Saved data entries

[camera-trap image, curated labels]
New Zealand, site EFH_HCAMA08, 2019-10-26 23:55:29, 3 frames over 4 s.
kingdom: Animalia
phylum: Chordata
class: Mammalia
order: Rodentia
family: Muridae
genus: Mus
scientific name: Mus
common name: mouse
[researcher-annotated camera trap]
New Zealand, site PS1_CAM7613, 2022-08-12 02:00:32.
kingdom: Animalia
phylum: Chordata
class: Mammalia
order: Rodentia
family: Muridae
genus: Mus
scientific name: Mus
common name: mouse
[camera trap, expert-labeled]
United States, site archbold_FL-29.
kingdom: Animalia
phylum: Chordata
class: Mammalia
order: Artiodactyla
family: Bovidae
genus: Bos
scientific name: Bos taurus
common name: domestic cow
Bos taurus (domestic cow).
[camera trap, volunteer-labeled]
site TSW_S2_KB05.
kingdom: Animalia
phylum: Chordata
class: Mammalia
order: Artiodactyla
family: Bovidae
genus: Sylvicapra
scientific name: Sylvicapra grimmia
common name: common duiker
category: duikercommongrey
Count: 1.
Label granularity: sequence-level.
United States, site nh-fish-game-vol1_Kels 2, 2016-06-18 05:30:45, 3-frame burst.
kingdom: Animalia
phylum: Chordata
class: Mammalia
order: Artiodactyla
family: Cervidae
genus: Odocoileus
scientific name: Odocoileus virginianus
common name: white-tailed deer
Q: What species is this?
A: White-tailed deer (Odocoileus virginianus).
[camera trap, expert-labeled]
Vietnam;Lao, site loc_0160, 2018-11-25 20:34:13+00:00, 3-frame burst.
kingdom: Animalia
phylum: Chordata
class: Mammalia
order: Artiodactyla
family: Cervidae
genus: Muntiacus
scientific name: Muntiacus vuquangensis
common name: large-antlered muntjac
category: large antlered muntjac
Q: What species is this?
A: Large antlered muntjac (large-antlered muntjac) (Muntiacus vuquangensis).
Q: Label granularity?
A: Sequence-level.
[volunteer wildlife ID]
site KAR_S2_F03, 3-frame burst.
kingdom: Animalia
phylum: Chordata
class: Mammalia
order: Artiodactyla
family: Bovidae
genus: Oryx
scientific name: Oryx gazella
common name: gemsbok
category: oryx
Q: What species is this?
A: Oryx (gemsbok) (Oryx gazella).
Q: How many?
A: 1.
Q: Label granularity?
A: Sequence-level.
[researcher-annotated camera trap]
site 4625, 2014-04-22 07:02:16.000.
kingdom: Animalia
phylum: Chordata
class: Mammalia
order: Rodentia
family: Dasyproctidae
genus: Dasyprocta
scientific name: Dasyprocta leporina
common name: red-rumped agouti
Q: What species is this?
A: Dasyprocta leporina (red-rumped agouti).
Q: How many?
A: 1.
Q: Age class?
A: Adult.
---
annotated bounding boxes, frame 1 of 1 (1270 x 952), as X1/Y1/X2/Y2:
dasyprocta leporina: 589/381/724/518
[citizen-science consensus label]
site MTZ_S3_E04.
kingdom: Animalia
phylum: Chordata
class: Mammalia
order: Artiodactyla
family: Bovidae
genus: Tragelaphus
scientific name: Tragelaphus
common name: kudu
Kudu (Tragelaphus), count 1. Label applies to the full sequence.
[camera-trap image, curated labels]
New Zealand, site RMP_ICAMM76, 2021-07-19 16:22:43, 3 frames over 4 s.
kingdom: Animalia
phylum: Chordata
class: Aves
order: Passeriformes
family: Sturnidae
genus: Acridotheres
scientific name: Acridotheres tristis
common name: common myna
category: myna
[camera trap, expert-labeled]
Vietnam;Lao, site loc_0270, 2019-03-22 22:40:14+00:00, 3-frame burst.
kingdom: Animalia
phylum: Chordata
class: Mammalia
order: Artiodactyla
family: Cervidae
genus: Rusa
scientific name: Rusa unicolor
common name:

» **REQUIRED WORK**: Reproduce the records exactly, keeping every line.

» **EXERCISE RESPONSE**:
[camera-trap image, curated labels]
New Zealand, site EFH_HCAMA08, 2019-10-26 23:55:29, 3 frames over 4 s.
kingdom: Animalia
phylum: Chordata
class: Mammalia
order: Rodentia
family: Muridae
genus: Mus
scientific name: Mus
common name: mouse
[researcher-annotated camera trap]
New Zealand, site PS1_CAM7613, 2022-08-12 02:00:32.
kingdom: Animalia
phylum: Chordata
class: Mammalia
order: Rodentia
family: Muridae
genus: Mus
scientific name: Mus
common name: mouse
[camera trap, expert-labeled]
United States, site archbold_FL-29.
kingdom: Animalia
phylum: Chordata
class: Mammalia
order: Artiodactyla
family: Bovidae
genus: Bos
scientific name: Bos taurus
common name: domestic cow
Bos taurus (domestic cow).
[camera trap, volunteer-labeled]
site TSW_S2_KB05.
kingdom: Animalia
phylum: Chordata
class: Mammalia
order: Artiodactyla
family: Bovidae
genus: Sylvicapra
scientific name: Sylvicapra grimmia
common name: common duiker
category: duikercommongrey
Count: 1.
Label granularity: sequence-level.
United States, site nh-fish-game-vol1_Kels 2, 2016-06-18 05:30:45, 3-frame burst.
kingdom: Animalia
phylum: Chordata
class: Mammalia
order: Artiodactyla
family: Cervidae
genus: Odocoileus
scientific name: Odocoileus virginianus
common name: white-tailed deer
Q: What species is this?
A: White-tailed deer (Odocoileus virginianus).
[camera trap, expert-labeled]
Vietnam;Lao, site loc_0160, 2018-11-25 20:34:13+00:00, 3-frame burst.
kingdom: Animalia
phylum: Chordata
class: Mammalia
order: Artiodactyla
family: Cervidae
genus: Muntiacus
scientific name: Muntiacus vuquangensis
common name: large-antlered muntjac
category: large antlered muntjac
Q: What species is this?
A: Large antlered muntjac (large-antlered muntjac) (Muntiacus vuquangensis).
Q: Label granularity?
A: Sequence-level.
[volunteer wildlife ID]
site KAR_S2_F03, 3-frame burst.
kingdom: Animalia
phylum: Chordata
class: Mammalia
order: Artiodactyla
family: Bovidae
genus: Oryx
scientific name: Oryx gazella
common name: gemsbok
category: oryx
Q: What species is this?
A: Oryx (gemsbok) (Oryx gazella).
Q: How many?
A: 1.
Q: Label granularity?
A: Sequence-level.
[researcher-annotated camera trap]
site 4625, 2014-04-22 07:02:16.000.
kingdom: Animalia
phylum: Chordata
class: Mammalia
order: Rodentia
family: Dasyproctidae
genus: Dasyprocta
scientific name: Dasyprocta leporina
common name: red-rumped agouti
Q: What species is this?
A: Dasyprocta leporina (red-rumped agouti).
Q: How many?
A: 1.
Q: Age class?
A: Adult.
---
annotated bounding boxes, frame 1 of 1 (1270 x 952), as X1/Y1/X2/Y2:
dasyprocta leporina: 589/381/724/518
[citizen-science consensus label]
site MTZ_S3_E04.
kingdom: Animalia
phylum: Chordata
class: Mammalia
order: Artiodactyla
family: Bovidae
genus: Tragelaphus
scientific name: Tragelaphus
common name: kudu
Kudu (Tragelaphus), count 1. Label applies to the full sequence.
[camera-trap image, curated labels]
New Zealand, site RMP_ICAMM76, 2021-07-19 16:22:43, 3 frames over 4 s.
kingdom: Animalia
phylum: Chordata
class: Aves
order: Passeriformes
family: Sturnidae
genus: Acridotheres
scientific name: Acridotheres tristis
common name: common myna
category: myna
[camera trap, expert-labeled]
Vietnam;Lao, site loc_0270, 2019-03-22 22:40:14+00:00, 3-frame burst.
kingdom: Animalia
phylum: Chordata
class: Mammalia
order: Artiodactyla
family: Cervidae
genus: Rusa
scientific name: Rusa unicolor
common name:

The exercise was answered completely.